» TASK GOAL
Show each line of the material that contains the string "instances", treating uppercase and lowercase letters as different.
═══ DATASET RECORDS ═══
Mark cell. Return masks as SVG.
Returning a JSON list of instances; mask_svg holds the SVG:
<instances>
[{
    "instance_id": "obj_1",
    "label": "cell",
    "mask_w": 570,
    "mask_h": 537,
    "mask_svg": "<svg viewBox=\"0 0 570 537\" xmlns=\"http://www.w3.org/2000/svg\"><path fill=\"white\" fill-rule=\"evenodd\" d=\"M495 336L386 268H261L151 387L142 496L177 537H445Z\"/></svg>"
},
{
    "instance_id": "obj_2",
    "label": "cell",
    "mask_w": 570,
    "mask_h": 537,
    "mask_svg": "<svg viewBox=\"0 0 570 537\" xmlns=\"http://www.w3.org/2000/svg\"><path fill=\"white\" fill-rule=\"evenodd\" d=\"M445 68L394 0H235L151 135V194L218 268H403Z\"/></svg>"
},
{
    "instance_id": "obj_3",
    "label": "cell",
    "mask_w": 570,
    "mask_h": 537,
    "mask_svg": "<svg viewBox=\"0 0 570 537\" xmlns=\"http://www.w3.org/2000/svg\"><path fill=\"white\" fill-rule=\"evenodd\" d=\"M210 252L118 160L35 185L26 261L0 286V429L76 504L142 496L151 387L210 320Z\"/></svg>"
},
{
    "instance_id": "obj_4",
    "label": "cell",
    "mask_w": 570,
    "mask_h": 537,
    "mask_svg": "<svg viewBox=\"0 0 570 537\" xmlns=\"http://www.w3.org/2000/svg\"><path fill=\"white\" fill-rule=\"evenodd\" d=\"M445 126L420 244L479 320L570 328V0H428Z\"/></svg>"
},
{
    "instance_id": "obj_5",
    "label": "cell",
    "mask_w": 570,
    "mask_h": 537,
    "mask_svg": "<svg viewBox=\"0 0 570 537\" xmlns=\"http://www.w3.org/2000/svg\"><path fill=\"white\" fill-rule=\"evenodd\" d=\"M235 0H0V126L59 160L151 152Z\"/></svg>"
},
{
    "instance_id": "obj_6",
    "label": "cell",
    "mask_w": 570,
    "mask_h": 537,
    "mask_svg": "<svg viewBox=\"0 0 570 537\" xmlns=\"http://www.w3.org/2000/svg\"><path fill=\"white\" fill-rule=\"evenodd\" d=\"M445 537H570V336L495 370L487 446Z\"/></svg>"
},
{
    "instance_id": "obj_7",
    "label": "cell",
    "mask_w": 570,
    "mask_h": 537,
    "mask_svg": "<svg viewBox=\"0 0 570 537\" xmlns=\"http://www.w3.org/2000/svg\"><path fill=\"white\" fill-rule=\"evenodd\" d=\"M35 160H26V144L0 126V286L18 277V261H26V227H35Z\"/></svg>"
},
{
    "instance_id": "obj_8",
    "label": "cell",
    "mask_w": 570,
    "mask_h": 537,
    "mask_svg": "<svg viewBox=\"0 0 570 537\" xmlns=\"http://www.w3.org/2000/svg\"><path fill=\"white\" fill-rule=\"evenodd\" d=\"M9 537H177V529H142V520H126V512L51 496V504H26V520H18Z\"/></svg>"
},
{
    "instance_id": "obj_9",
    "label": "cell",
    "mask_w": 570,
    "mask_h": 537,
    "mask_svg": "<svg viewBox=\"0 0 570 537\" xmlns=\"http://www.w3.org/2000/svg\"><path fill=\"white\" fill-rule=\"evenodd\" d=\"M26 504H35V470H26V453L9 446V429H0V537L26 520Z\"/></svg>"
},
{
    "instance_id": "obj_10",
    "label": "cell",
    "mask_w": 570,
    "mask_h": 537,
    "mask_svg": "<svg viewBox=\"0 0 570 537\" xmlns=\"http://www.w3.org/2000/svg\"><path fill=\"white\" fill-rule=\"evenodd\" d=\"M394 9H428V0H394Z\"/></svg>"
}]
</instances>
═══
» FULL SOLUTION
Returning a JSON list of instances; mask_svg holds the SVG:
<instances>
</instances>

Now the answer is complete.